Ma era una tranquillità apparente. Un giorno, credendosi abbastanza forte per affrontare definitivamente l’uomo, profittò di un momento che erano soli, per domandargli notizie della moglie. Egli subito si rabbuiò, anzi parve sdegnarsi come s’ella gli facesse un dispetto, poi sollevò il viso e si mostrò anche lui pronto a difendersi.

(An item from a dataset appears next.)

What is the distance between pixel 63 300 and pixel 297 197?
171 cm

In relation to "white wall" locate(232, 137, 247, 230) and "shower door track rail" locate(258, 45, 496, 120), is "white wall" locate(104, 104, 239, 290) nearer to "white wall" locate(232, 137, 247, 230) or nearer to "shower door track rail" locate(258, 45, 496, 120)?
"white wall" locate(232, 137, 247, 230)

— Vuoi proprio saperlo? Sta peggio. Sono stato a trovarla giovedì scorso e ne rimasi stordito. Ha la memoria lucida ma l’anima stravolta. Dice le cose le più tremende sul luogo dove sta, e che le suore che l’assistono sono tutte pazze peggio di lei. Mi ha rinfacciato tutti i grandi e piccoli torti che io le ho fatto nella vita, fino all’ultimo, che è quello....

Si fermò, fissandola in viso con occhi minacciosi. Ella aveva di nuovo quasi paura. Le pareva che l’uomo, quando era solo davanti a lei, si trasformasse; che uno spirito maligno lo vincesse, tentando di soverchiare anche lei. Tuttavia insistè:

— Quello? Di’ pure.

— Quello che tu sai, e che lei, per opera stessa del male che la tiene, ha indovinato.